EXTRACT TO READ

----------------

I'm trying to sum a certain column based on a groupby of another column, I have the code right, but the output is wildly different. So I tried a simply min() function on that groupby, the output from this is also completely different from the expected output, did I do something wrong by chance?
Below are the images of the df displayed. I grouped it by lga_desc, and when tested for minimum value from those rows, I get the wrong output
|Taxable Income |lga_desc|
|300,000,450 |Alpine |
|240,000 |Alpine |
|700,000 |Alpine |
|260,000,450 |Ararat |
|469,000 |Ararat |
|5,200,000 |Ararat |
df = df.groupby('lga_desc')
df = df['Taxable income'].min()
output when applying min function:
lga_desc
Alpine 700,000
Ararat 469,000
these are the wrong outputs, from the given dataframe
thank you for the help!

----------------

INFORMATION SHOWN
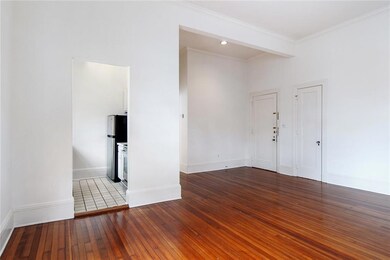 7014 St Charles Ave unit G, New Orleans, LA 70118 - photo 3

----------------

TASK DETAILS
Pick up the forum question about the wrong groupby minimum after its final line and continue it. The listing plays no part in this exercise.

RESPONSE
Update: After careful checking on my code again, apparently when I imported this file, all numbers became strings. So a lesson, don't forget to make sure your numbers are actual numbers! not strings :)
You need to convert the data type to int first:
df['Taxable Income'] = df['Taxable Income'].str.replace(',', '').astype(int)
result = df.groupby('lga_desc')['Taxable Income'].min().reset_index()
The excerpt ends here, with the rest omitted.